Required work: Please return the stock option proposal's passage word for word, starting with "3. Right to" and going on through "for the personnel.".

Selected passage Start Marker

Nokian Tyres plc
Vice President, Corporate Communications
Further information: Ms. Anne Leskelä, CFO, tel. +358 10 401 7481
Distribution: OMX and major media
Enclosure: Stock Option 2004 terms and conditions
NOKIAN TYRES PLC 2004 STOCK OPTIONS
In its meeting on 11 February 2004 the Board of Directors of Nokian Tyres plc (Board of Directors) has resolved to propose to the Annual General Meeting of Shareholders to be held on 5 April 2004 that stock options be issued to the personnel of Nokian Tyres plc (Nokian Tyres or the Company) and its subsidiaries (the Nokian Tyres Group) and to a wholly owned subsidiary of Nokian Tyres on the following terms and conditions:
I STOCK OPTION TERMS AND CONDITIONS
1. Number of Stock Options
The total number of stock options issued shall be 735,000, which entitle to subscribe for a total of 735,000 shares in Nokian Tyres.
2. Stock Options
Of the stock options 245,000 shall be marked with the symbol 2004A, 245,000 shall be marked with the symbol 2004B and 245,000 shall be marked with the symbol 2004C. The persons, to whom stock options shall be distributed, shall be notified in writing by Nokian Tyres about the offer of stock options. The stock options shall be distributed to the recipient when he or she has accepted the offer of Nokian Tyres. Stock option certificates shall, upon request, be delivered to the stock option owner at the start of the relevant share subscription period unless the stock options have been transferred to the book-entry securities system.
3. Right to Stock Options
The stock options shall, with deviation from the shareholders’ pre-emptive right to subscription, be granted to the personnel employed by or in the service of the Nokian Tyres Group until further notice and to Direnic Oy (Direnic), a wholly owned subsidiary of Nokian Tyres. It is proposed that the shareholders’ pre-emptive right to subscription be deviated from since the stock options are intended to form part of the Nokian Tyres Group’s incentive and commitment program for the personnel.
4. Distribution of Stock Options
The Board of Directors shall decide on the distribution of stock options. Direnic shall be granted stock options to such extent that the stock options are not distributed to the personnel of the Nokian Tyres Group. The Board of Directors of Nokian Tyres shall later on decide upon the further distribution of the stock options granted to the subsidiary, to the persons employed by or to be recruited by the Nokian Tyres Group.

Selected passage End Marker
Given information Start Marker

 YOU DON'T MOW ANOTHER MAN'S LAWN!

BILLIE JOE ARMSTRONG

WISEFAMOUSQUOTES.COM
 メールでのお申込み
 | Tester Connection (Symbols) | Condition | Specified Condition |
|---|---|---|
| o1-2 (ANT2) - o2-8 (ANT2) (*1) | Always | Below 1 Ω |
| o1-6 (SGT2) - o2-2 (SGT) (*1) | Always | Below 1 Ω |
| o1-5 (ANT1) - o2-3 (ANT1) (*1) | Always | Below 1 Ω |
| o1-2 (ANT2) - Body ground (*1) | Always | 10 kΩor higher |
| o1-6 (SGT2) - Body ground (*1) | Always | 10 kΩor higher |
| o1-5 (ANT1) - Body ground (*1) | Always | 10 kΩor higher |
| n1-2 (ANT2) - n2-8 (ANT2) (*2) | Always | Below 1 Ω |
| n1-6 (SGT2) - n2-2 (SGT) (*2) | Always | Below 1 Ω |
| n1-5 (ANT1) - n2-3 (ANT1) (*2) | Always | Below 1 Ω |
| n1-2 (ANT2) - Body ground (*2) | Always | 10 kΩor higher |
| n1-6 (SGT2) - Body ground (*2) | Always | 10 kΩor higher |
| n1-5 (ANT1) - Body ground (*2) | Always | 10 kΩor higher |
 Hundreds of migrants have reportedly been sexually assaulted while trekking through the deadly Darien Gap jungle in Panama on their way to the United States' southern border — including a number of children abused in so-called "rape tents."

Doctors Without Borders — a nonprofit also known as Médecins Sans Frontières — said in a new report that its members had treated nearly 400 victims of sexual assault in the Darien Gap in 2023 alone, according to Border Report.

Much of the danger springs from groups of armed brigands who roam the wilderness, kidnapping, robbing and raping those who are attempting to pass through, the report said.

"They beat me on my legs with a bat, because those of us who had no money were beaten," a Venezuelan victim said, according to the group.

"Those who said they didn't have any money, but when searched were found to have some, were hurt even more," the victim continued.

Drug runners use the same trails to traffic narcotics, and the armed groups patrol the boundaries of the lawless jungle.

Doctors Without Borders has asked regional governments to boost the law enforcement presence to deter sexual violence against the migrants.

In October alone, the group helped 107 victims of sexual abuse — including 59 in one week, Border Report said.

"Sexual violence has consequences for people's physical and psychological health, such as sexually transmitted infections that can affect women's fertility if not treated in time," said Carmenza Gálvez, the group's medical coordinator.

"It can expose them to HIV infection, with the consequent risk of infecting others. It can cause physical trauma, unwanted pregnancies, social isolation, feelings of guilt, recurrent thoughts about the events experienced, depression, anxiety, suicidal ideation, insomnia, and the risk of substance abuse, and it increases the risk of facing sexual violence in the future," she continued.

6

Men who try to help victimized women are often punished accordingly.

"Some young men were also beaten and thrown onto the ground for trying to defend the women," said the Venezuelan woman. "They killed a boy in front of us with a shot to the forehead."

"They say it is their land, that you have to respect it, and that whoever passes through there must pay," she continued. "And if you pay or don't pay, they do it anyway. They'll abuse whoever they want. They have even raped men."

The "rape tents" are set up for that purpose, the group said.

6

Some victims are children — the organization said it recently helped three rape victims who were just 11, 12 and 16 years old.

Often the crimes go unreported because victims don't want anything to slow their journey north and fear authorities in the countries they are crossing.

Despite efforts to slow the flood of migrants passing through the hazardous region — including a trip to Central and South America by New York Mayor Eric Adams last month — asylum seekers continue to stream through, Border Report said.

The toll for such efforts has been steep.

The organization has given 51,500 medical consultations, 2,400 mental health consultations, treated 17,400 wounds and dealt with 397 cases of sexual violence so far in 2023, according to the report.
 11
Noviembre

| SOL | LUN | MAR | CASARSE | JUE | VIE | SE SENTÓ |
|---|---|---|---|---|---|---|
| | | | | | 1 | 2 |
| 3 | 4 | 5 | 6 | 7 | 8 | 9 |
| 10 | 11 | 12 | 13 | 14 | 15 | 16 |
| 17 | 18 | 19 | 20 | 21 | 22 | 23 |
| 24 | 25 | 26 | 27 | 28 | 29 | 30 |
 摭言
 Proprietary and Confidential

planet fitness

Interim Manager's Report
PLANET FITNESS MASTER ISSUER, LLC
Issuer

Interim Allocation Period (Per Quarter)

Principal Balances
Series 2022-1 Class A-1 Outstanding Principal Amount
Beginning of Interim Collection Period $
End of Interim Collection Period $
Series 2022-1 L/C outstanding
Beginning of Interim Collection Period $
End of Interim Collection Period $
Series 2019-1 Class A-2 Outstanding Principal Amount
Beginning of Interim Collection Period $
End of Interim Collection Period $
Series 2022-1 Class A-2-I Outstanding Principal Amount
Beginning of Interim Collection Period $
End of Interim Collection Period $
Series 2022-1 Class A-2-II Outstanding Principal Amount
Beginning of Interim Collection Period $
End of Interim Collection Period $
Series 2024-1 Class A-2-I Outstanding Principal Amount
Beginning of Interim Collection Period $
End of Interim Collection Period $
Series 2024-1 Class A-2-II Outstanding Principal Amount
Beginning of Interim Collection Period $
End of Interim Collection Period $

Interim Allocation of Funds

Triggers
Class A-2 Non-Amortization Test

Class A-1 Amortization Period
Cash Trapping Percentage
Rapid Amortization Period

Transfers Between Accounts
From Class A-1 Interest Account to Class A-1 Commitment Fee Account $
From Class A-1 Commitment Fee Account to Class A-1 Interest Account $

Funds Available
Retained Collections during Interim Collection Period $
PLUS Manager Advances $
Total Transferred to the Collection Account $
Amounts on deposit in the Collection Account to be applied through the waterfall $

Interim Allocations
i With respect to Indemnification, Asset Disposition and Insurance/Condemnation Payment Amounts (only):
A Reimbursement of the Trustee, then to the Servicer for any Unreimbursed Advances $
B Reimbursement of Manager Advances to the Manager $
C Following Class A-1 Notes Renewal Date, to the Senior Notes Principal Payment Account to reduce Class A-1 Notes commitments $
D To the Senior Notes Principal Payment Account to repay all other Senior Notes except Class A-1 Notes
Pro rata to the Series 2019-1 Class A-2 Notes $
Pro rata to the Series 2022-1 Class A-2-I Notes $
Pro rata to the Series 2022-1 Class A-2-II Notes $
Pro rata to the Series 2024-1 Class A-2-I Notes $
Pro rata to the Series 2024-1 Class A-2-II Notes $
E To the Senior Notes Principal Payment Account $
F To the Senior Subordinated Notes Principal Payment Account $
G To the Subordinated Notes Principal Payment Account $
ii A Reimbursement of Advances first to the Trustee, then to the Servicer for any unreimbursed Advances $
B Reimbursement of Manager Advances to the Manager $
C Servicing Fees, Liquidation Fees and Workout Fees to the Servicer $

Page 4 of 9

Given information End Marker

Output below:
3. Right to Stock Options
The stock options shall, with deviation from the shareholders’ pre-emptive right to subscription, be granted to the personnel employed by or in the service of the Nokian Tyres Group until further notice and to Direnic Oy (Direnic), a wholly owned subsidiary of Nokian Tyres. It is proposed that the shareholders’ pre-emptive right to subscription be deviated from since the stock options are intended to form part of the Nokian Tyres Group’s incentive and commitment program for the personnel.